作業内容:
**a)** 本文によると、企業の健康保険に加入していた人は、基本的にどの保険へ切り替える必要がありますか。
**b)** 本文のスケジュール表で「すること」の欄に書かれている項目をすべて挙げてください。

本文:
┄┄┄┄┄┄
実際に、青年海外協力隊として参加している自分が、青年海外協力隊参加にあたって必要な手続き(保険・年金・住民税の手続き)を備忘録がてら、書き出していきます。
「青年海外協力隊に参加にあたってどんな手続きをしたらいいんだろう」「そもそも社会保険などの仕組みがわかっていない」「JICAでどのような制度が用意されているのか不明」といった方の参考になると思います。
記事の内容は、主に『退職して青年海外協力隊に参加する方向け』の内容です。現職参加の方は、手続きの内容が異なりますのでご留意ください。
青年海外協力隊 退職から任国出発までの大まかなスケジュール

時期 | すること |
8月中旬 | 青年海外協力隊(候補生)合格 |
11月末日 | 現職退職日 |
12月上旬~下旬 | 技術補完研修 |
1月上旬~3月上旬 | 派遣前訓練(二本松訓練所入所) |
3月中 | 自治体への表敬訪問 |
3月下旬 | 任国へ出発 |
隊次や技術補完研修の有無でスケジュールは異なります。手続きを整理するために、自分自身のスケジュールを一度書き出してみることをおすすめします。
青年海外協力隊の健康保険の取り扱いと手続き
企業健康保険に加入していた場合、基本的に国民健康保険に切り替える必要があります。
JICAから届いた書類を見ると、但し書きで、現職の健康保険組合で任意継続加入できる場合もあるので、事業主に要確認とのこと。
┄┄┄┄┄┄
提供データ:
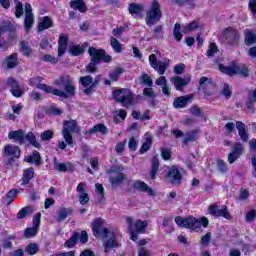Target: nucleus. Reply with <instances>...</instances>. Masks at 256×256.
<instances>
[{
  "label": "nucleus",
  "mask_w": 256,
  "mask_h": 256,
  "mask_svg": "<svg viewBox=\"0 0 256 256\" xmlns=\"http://www.w3.org/2000/svg\"><path fill=\"white\" fill-rule=\"evenodd\" d=\"M197 133H199V130H192L191 134L184 138L182 143L184 145H189V143L197 141Z\"/></svg>",
  "instance_id": "nucleus-40"
},
{
  "label": "nucleus",
  "mask_w": 256,
  "mask_h": 256,
  "mask_svg": "<svg viewBox=\"0 0 256 256\" xmlns=\"http://www.w3.org/2000/svg\"><path fill=\"white\" fill-rule=\"evenodd\" d=\"M27 141L30 143V145H33V147H36V149H40L41 144L37 141V138L33 134V132H29L26 135Z\"/></svg>",
  "instance_id": "nucleus-42"
},
{
  "label": "nucleus",
  "mask_w": 256,
  "mask_h": 256,
  "mask_svg": "<svg viewBox=\"0 0 256 256\" xmlns=\"http://www.w3.org/2000/svg\"><path fill=\"white\" fill-rule=\"evenodd\" d=\"M125 168L123 166H112L108 173L112 175L109 177V182L111 183L112 187H118L121 185L123 181H127V174L123 173Z\"/></svg>",
  "instance_id": "nucleus-11"
},
{
  "label": "nucleus",
  "mask_w": 256,
  "mask_h": 256,
  "mask_svg": "<svg viewBox=\"0 0 256 256\" xmlns=\"http://www.w3.org/2000/svg\"><path fill=\"white\" fill-rule=\"evenodd\" d=\"M18 193V190H10L3 198L4 205H11V203L15 201V198L17 197Z\"/></svg>",
  "instance_id": "nucleus-36"
},
{
  "label": "nucleus",
  "mask_w": 256,
  "mask_h": 256,
  "mask_svg": "<svg viewBox=\"0 0 256 256\" xmlns=\"http://www.w3.org/2000/svg\"><path fill=\"white\" fill-rule=\"evenodd\" d=\"M126 223H128V232L130 234V239H132L133 241H137V239H139L138 235L145 233L148 225L147 221H143L141 219H138L134 222L133 218L131 217L126 218Z\"/></svg>",
  "instance_id": "nucleus-5"
},
{
  "label": "nucleus",
  "mask_w": 256,
  "mask_h": 256,
  "mask_svg": "<svg viewBox=\"0 0 256 256\" xmlns=\"http://www.w3.org/2000/svg\"><path fill=\"white\" fill-rule=\"evenodd\" d=\"M108 131L109 130L107 129V126H105V124H96L88 131V133L90 135H93L95 133H102V135H107Z\"/></svg>",
  "instance_id": "nucleus-33"
},
{
  "label": "nucleus",
  "mask_w": 256,
  "mask_h": 256,
  "mask_svg": "<svg viewBox=\"0 0 256 256\" xmlns=\"http://www.w3.org/2000/svg\"><path fill=\"white\" fill-rule=\"evenodd\" d=\"M141 83H143V85H147L148 87H153V80L149 74H143L141 76Z\"/></svg>",
  "instance_id": "nucleus-60"
},
{
  "label": "nucleus",
  "mask_w": 256,
  "mask_h": 256,
  "mask_svg": "<svg viewBox=\"0 0 256 256\" xmlns=\"http://www.w3.org/2000/svg\"><path fill=\"white\" fill-rule=\"evenodd\" d=\"M173 3L183 7V5H189L190 7H195V0H173Z\"/></svg>",
  "instance_id": "nucleus-54"
},
{
  "label": "nucleus",
  "mask_w": 256,
  "mask_h": 256,
  "mask_svg": "<svg viewBox=\"0 0 256 256\" xmlns=\"http://www.w3.org/2000/svg\"><path fill=\"white\" fill-rule=\"evenodd\" d=\"M191 99L192 97L190 95L177 97L173 102V107L175 109H183L184 107H187Z\"/></svg>",
  "instance_id": "nucleus-24"
},
{
  "label": "nucleus",
  "mask_w": 256,
  "mask_h": 256,
  "mask_svg": "<svg viewBox=\"0 0 256 256\" xmlns=\"http://www.w3.org/2000/svg\"><path fill=\"white\" fill-rule=\"evenodd\" d=\"M217 51H219V49L217 48V44L211 43L207 50V57H213V55H215V53H217Z\"/></svg>",
  "instance_id": "nucleus-61"
},
{
  "label": "nucleus",
  "mask_w": 256,
  "mask_h": 256,
  "mask_svg": "<svg viewBox=\"0 0 256 256\" xmlns=\"http://www.w3.org/2000/svg\"><path fill=\"white\" fill-rule=\"evenodd\" d=\"M19 51L24 55V57H30L31 53H33L31 46H29V42L26 41H21L19 43Z\"/></svg>",
  "instance_id": "nucleus-32"
},
{
  "label": "nucleus",
  "mask_w": 256,
  "mask_h": 256,
  "mask_svg": "<svg viewBox=\"0 0 256 256\" xmlns=\"http://www.w3.org/2000/svg\"><path fill=\"white\" fill-rule=\"evenodd\" d=\"M145 7L143 4L131 3L128 6V11L130 15H141V12L144 11Z\"/></svg>",
  "instance_id": "nucleus-31"
},
{
  "label": "nucleus",
  "mask_w": 256,
  "mask_h": 256,
  "mask_svg": "<svg viewBox=\"0 0 256 256\" xmlns=\"http://www.w3.org/2000/svg\"><path fill=\"white\" fill-rule=\"evenodd\" d=\"M57 87H63V90L53 89V87H46L45 93H52L57 97H63V99H69L75 95V84H73V79L69 75H62L55 81Z\"/></svg>",
  "instance_id": "nucleus-1"
},
{
  "label": "nucleus",
  "mask_w": 256,
  "mask_h": 256,
  "mask_svg": "<svg viewBox=\"0 0 256 256\" xmlns=\"http://www.w3.org/2000/svg\"><path fill=\"white\" fill-rule=\"evenodd\" d=\"M2 157H7V167H11L15 163V159L21 157V149L13 144H7L2 149Z\"/></svg>",
  "instance_id": "nucleus-12"
},
{
  "label": "nucleus",
  "mask_w": 256,
  "mask_h": 256,
  "mask_svg": "<svg viewBox=\"0 0 256 256\" xmlns=\"http://www.w3.org/2000/svg\"><path fill=\"white\" fill-rule=\"evenodd\" d=\"M54 132L52 130H46L40 134L42 141H51L53 139Z\"/></svg>",
  "instance_id": "nucleus-53"
},
{
  "label": "nucleus",
  "mask_w": 256,
  "mask_h": 256,
  "mask_svg": "<svg viewBox=\"0 0 256 256\" xmlns=\"http://www.w3.org/2000/svg\"><path fill=\"white\" fill-rule=\"evenodd\" d=\"M244 43L248 47L250 45H255L256 43V32L253 29H246L244 30Z\"/></svg>",
  "instance_id": "nucleus-23"
},
{
  "label": "nucleus",
  "mask_w": 256,
  "mask_h": 256,
  "mask_svg": "<svg viewBox=\"0 0 256 256\" xmlns=\"http://www.w3.org/2000/svg\"><path fill=\"white\" fill-rule=\"evenodd\" d=\"M171 83L175 86L176 91H183V87H187L191 83V76L187 75L183 78L179 76L172 77L170 79Z\"/></svg>",
  "instance_id": "nucleus-18"
},
{
  "label": "nucleus",
  "mask_w": 256,
  "mask_h": 256,
  "mask_svg": "<svg viewBox=\"0 0 256 256\" xmlns=\"http://www.w3.org/2000/svg\"><path fill=\"white\" fill-rule=\"evenodd\" d=\"M199 29V24L197 22H191L183 28V33H191V31H197Z\"/></svg>",
  "instance_id": "nucleus-51"
},
{
  "label": "nucleus",
  "mask_w": 256,
  "mask_h": 256,
  "mask_svg": "<svg viewBox=\"0 0 256 256\" xmlns=\"http://www.w3.org/2000/svg\"><path fill=\"white\" fill-rule=\"evenodd\" d=\"M256 219V211L255 210H250L246 213V221L247 223H251L255 221Z\"/></svg>",
  "instance_id": "nucleus-64"
},
{
  "label": "nucleus",
  "mask_w": 256,
  "mask_h": 256,
  "mask_svg": "<svg viewBox=\"0 0 256 256\" xmlns=\"http://www.w3.org/2000/svg\"><path fill=\"white\" fill-rule=\"evenodd\" d=\"M153 141V138L147 137L146 141L143 143L142 147L139 150L140 155H143V153H147L149 149H151V143Z\"/></svg>",
  "instance_id": "nucleus-46"
},
{
  "label": "nucleus",
  "mask_w": 256,
  "mask_h": 256,
  "mask_svg": "<svg viewBox=\"0 0 256 256\" xmlns=\"http://www.w3.org/2000/svg\"><path fill=\"white\" fill-rule=\"evenodd\" d=\"M236 129L241 141L247 143V141H249V132H247V128H245V123L236 121Z\"/></svg>",
  "instance_id": "nucleus-21"
},
{
  "label": "nucleus",
  "mask_w": 256,
  "mask_h": 256,
  "mask_svg": "<svg viewBox=\"0 0 256 256\" xmlns=\"http://www.w3.org/2000/svg\"><path fill=\"white\" fill-rule=\"evenodd\" d=\"M217 169L220 173H227V163L221 159H218L216 162Z\"/></svg>",
  "instance_id": "nucleus-56"
},
{
  "label": "nucleus",
  "mask_w": 256,
  "mask_h": 256,
  "mask_svg": "<svg viewBox=\"0 0 256 256\" xmlns=\"http://www.w3.org/2000/svg\"><path fill=\"white\" fill-rule=\"evenodd\" d=\"M160 165L159 156H154L151 160V171L149 173L151 179H157Z\"/></svg>",
  "instance_id": "nucleus-28"
},
{
  "label": "nucleus",
  "mask_w": 256,
  "mask_h": 256,
  "mask_svg": "<svg viewBox=\"0 0 256 256\" xmlns=\"http://www.w3.org/2000/svg\"><path fill=\"white\" fill-rule=\"evenodd\" d=\"M161 17H163V12H161V5H159V1L153 0L150 9L146 13V25L149 27L156 25V23L161 21Z\"/></svg>",
  "instance_id": "nucleus-8"
},
{
  "label": "nucleus",
  "mask_w": 256,
  "mask_h": 256,
  "mask_svg": "<svg viewBox=\"0 0 256 256\" xmlns=\"http://www.w3.org/2000/svg\"><path fill=\"white\" fill-rule=\"evenodd\" d=\"M27 163H35V165L39 166L41 165V154H39L38 151L34 150L32 154H29L27 159Z\"/></svg>",
  "instance_id": "nucleus-37"
},
{
  "label": "nucleus",
  "mask_w": 256,
  "mask_h": 256,
  "mask_svg": "<svg viewBox=\"0 0 256 256\" xmlns=\"http://www.w3.org/2000/svg\"><path fill=\"white\" fill-rule=\"evenodd\" d=\"M161 157L162 159H164V161H169V159H171V150L167 149V148H161Z\"/></svg>",
  "instance_id": "nucleus-63"
},
{
  "label": "nucleus",
  "mask_w": 256,
  "mask_h": 256,
  "mask_svg": "<svg viewBox=\"0 0 256 256\" xmlns=\"http://www.w3.org/2000/svg\"><path fill=\"white\" fill-rule=\"evenodd\" d=\"M112 95L117 103H122L123 107H133V105L137 104L133 92L129 89L123 88L114 90Z\"/></svg>",
  "instance_id": "nucleus-7"
},
{
  "label": "nucleus",
  "mask_w": 256,
  "mask_h": 256,
  "mask_svg": "<svg viewBox=\"0 0 256 256\" xmlns=\"http://www.w3.org/2000/svg\"><path fill=\"white\" fill-rule=\"evenodd\" d=\"M88 54L91 57L90 63L86 66L87 73H97L99 68H97L98 63L103 61L104 63H111V56L107 55L104 49H97L95 47H90L88 49Z\"/></svg>",
  "instance_id": "nucleus-3"
},
{
  "label": "nucleus",
  "mask_w": 256,
  "mask_h": 256,
  "mask_svg": "<svg viewBox=\"0 0 256 256\" xmlns=\"http://www.w3.org/2000/svg\"><path fill=\"white\" fill-rule=\"evenodd\" d=\"M123 73H125V70L121 67H117L111 70L108 75L111 81L116 82V81H119V77H121Z\"/></svg>",
  "instance_id": "nucleus-35"
},
{
  "label": "nucleus",
  "mask_w": 256,
  "mask_h": 256,
  "mask_svg": "<svg viewBox=\"0 0 256 256\" xmlns=\"http://www.w3.org/2000/svg\"><path fill=\"white\" fill-rule=\"evenodd\" d=\"M80 205H87L89 203V194L85 191V183H79L76 188Z\"/></svg>",
  "instance_id": "nucleus-20"
},
{
  "label": "nucleus",
  "mask_w": 256,
  "mask_h": 256,
  "mask_svg": "<svg viewBox=\"0 0 256 256\" xmlns=\"http://www.w3.org/2000/svg\"><path fill=\"white\" fill-rule=\"evenodd\" d=\"M53 27V20L49 16L43 17L38 23V31H45V29H51Z\"/></svg>",
  "instance_id": "nucleus-29"
},
{
  "label": "nucleus",
  "mask_w": 256,
  "mask_h": 256,
  "mask_svg": "<svg viewBox=\"0 0 256 256\" xmlns=\"http://www.w3.org/2000/svg\"><path fill=\"white\" fill-rule=\"evenodd\" d=\"M219 71L233 77V75H239L240 77H249V68L245 64L231 63L229 66L219 64Z\"/></svg>",
  "instance_id": "nucleus-6"
},
{
  "label": "nucleus",
  "mask_w": 256,
  "mask_h": 256,
  "mask_svg": "<svg viewBox=\"0 0 256 256\" xmlns=\"http://www.w3.org/2000/svg\"><path fill=\"white\" fill-rule=\"evenodd\" d=\"M38 252L39 246L35 243L28 244L24 249V253H28V255H37Z\"/></svg>",
  "instance_id": "nucleus-39"
},
{
  "label": "nucleus",
  "mask_w": 256,
  "mask_h": 256,
  "mask_svg": "<svg viewBox=\"0 0 256 256\" xmlns=\"http://www.w3.org/2000/svg\"><path fill=\"white\" fill-rule=\"evenodd\" d=\"M137 145H139V140L135 136L130 137L128 141V149L130 151H137Z\"/></svg>",
  "instance_id": "nucleus-52"
},
{
  "label": "nucleus",
  "mask_w": 256,
  "mask_h": 256,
┄┄┄┄┄┄
作業結果:
**a)** 国民健康保険です。

**b)**
- 青年海外協力隊(候補生)合格
- 現職退職日
- 技術補完研修
- 派遣前訓練(二本松訓練所入所)
- 自治体への表敬訪問
- 任国へ出発